Other saving tips included having multiple savings accounts for specific goals – like the dream trip you’ve always wanted to take, your retirement, or your child’s education (if you have one). You can automate a small portion of every paycheck to go into each one, and any holiday bonuses or tax returns can be divvied among them.
“Set real goals for your savings rather than having an abstract goal,’’ Lowry said. “Say, ‘I want to have $2,000 in my fun fund by this time,’ and it helps you work toward something.’’ Most banks have online features that serve as barometers for your progress toward your goal.
Another way to maximize saving is analyzing your financial products, Lowry said. Take the time to make sure your savings account has a high interest rate to ensure you’re getting the highest yield for what you’re depositing.
You’ll also want to examine your credit cards. “Are you getting hit with overdraft fees or annual fees on a credit card you don’t use?’’ Lowry asked. “Take a day in January and look at every product you use and see if it’s charging you with hidden fees. If it’s not charging you, see if it is giving you the best perks you could find,’’ like cash back rewards, or travel points.
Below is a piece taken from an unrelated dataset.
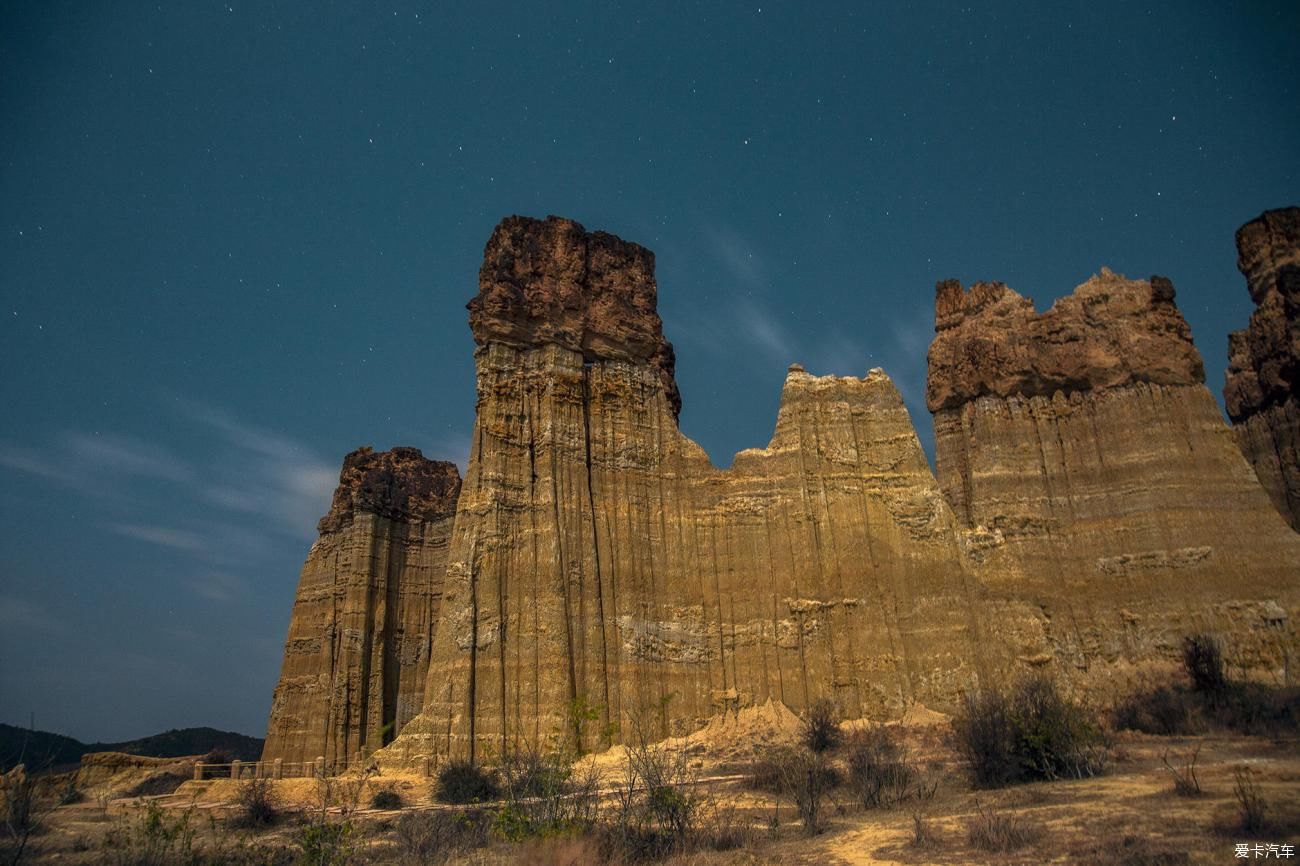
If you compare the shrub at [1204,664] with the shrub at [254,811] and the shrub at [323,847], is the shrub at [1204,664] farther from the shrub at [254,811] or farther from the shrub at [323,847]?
the shrub at [254,811]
Lowry also uses Digit, an app that checks your spending habits every couple days and transfers a few dollars from your checking account to your Digit savings account if you can afford it. “It’s a very low yield savings account,’’ she said, “So every month, I cash out my Digit savings and put it in my actual savings account, which accumulates interest.’’
On paying off debt…
The first step to paying off your student loans is knowing your balance and understanding what kind of loans you have. If you’ve never quite “gotten’’ the difference between federal and private loans, now is the time to figure out what kind you have, what their balances and interest rates are, and what kind of repayment plans are available to you.
While it can be tempting to throw all your extra money at student loans, Taylor stressed diversifying where your money goes – putting some toward your loans, but also a portion toward retirement, credit card debt, and emergency savings.
“If you lost your job and had a couple months between jobs, could you cover food, and shelter?’’ Taylor asked. It’s tough to think about, but millennials often ignore the fact that, sometimes, bad stuff happens. When it does, you’ll wish you’d saved a little cushion for yourself.
In many jobs, you may even be eligible to have a portion of your student loans forgiven if you meet certain conditions, like working for a government organization or a nonprofit.
“First get your retirement account in order,’’ Lowry said, in terms of investments. Company-sponsored plans like a 401(k) are a popular and effective way to start saving for retirement, especially if your employer matches your contributions.
One reason 401(k)s are convenient is because the money is automatically withheld from your paycheck before you even get the chance to spend it. “Most companies have a resource you can talk to,’’ Lowry added. “At least take the match if your company offers it. Keep it simple.’’
If your company doesn’t offer retirement, you can fund an IRA or open a Roth IRA, both of which allow you to save thousands, but are taxed differently. Just make sure you shop around for funds with the lowest maintenance fees. An appointment with a certified financial planner, which the Society of Grownups offers for $100, is a good way to talk to someone qualified to help you make smart investment decisions.
Regardless of how you start saving for retirement, start. Start now.
“That’s the one thing most often overlooked – not starting early enough saving for retirement,’’ Taylor said. “How much you should be saving really depends on your specific situation.’’ Basically, if you hope to retire by 50, you’ll have to start investing more aggressively than if you want to keep working till you’re 75 – which you’ll be doing anyway if you don’t get your finances in order.